Exercise requirements:
**1)** Rewrite the kayak thread from "## AL_N_VB (Apr" up to and including "yak yer sellin!", with "rudder" changed to "skeg".
**2)** In the kayak thread, what did Chad report about the kayaks he was selling?

Passage shown:
** begin **
# if anyone is interested in yaks



## SeaSalt (Apr 29, 2002)

there are couple tarpon 140s and drifters on sale on various boards (tf,kfs)...


----------



## kq6 (Dec 16, 2003)

the drifter is on my gullwing kayak carrier currently. the one posted on tf.


----------



## RedskinFan228 (Jun 28, 2004)

ok help me out here tf???? i know the kfs kayak fishing stuff. tf please


----------



## kq6 (Dec 16, 2003)

tidalfish.com
chad has a tarpon 140 with the angler package for sale.


----------



## Shooter (Nov 14, 2004)

OK so call me names and point and laugh but I been to both sites and cant find the yaks for sale that yall are talkn about.  I did see some killer outfitted yaks at the one site and the yak bug is chewn away at me. Can someone please post the direct links to the yaks for sale.


----------



## kq6 (Dec 16, 2003)

dont know how but if you go to tidalfish.com and click on the kayak fishing board, there are two listings. one from ovyaker75 and the other from chad.


----------



## YakandSurf (Dec 17, 2002)

Chad's number is (757) 348-2232


----------



## ov-yaker75 (Jun 3, 2005)

if someone is interested on the drifter just give me a ring 963-2211, the yak has a rudder, 3 scotty mounts(1 upfront,2 on the back) lowrance x-47, seat, and a pfd, Im asking a pretty low price for it.


----------



## YakandSurf (Dec 17, 2002)

Ray, welcome aboard. Did you go out today? I went with Ric out to the first island this mourning. 

Robert


----------



## reelrebel18 (Oct 13, 2004)

how didya do


----------



## AL_N_VB (Apr 3, 2002)

ov-yaker75 said:


> if someone is interested on the drifter just give me a ring 963-2211, the yak has a rudder, 3 scotty mounts(1 upfront,2 on the back) lowrance x-47, seat, and a pfd, Im asking a pretty low price for it.



Great fishin with ya on SAt............thats a nice yak yer sellin!

Guys....it's a nice yak....Shooter...it's plenty fast and yer big @ss ain't gonna sink it.........


Ray,ya throwin tha paddle and seat in?......I know sumone's gonna gobble that purty yak up........

BTW...hope ta get up with ya soon!Got a Slam @ GV 2day,Nice Blue(20 in),Keeper flounder(but didn't get her up in tha boat,every bit 18 inches),and a striper(24).2 critters a cow nose and a butterfly

Tha Blue hit a storm,the Flounder hit a med retrieved storm....thought I was snagged fer a min  .....the striper hit squid  ...while I was puttin meat in tha cooler.





Tons of bait and splashes.....


----------



## RedskinFan228 (Jun 28, 2004)

anyone know what the tarpon 140 is selling for, no price listed on tidalfish.com


----------



## YakandSurf (Dec 17, 2002)

Chad has reported that he has sold all of his kayaks that he was selling.


----------
** end **
Recorded data:
** begin **
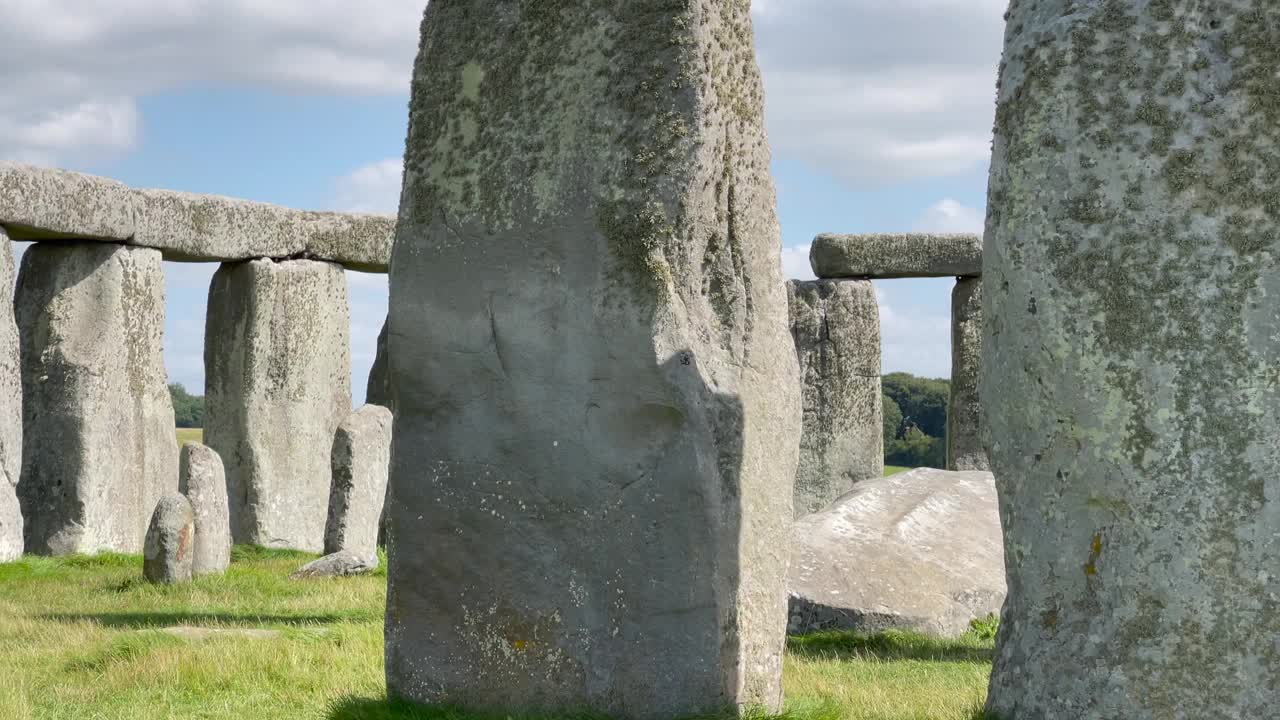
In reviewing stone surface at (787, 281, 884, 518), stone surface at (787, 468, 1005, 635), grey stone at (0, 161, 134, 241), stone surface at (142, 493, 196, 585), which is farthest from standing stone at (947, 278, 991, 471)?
** end **
Full answers:
**1)**
## AL_N_VB (Apr 3, 2002)

ov-yaker75 said:


> if someone is interested on the drifter just give me a ring 963-2211, the yak has a skeg, 3 scotty mounts(1 upfront,2 on the back) lowrance x-47, seat, and a pfd, Im asking a pretty low price for it.



Great fishin with ya on SAt............thats a nice yak yer sellin!

**2)** He has sold all of them.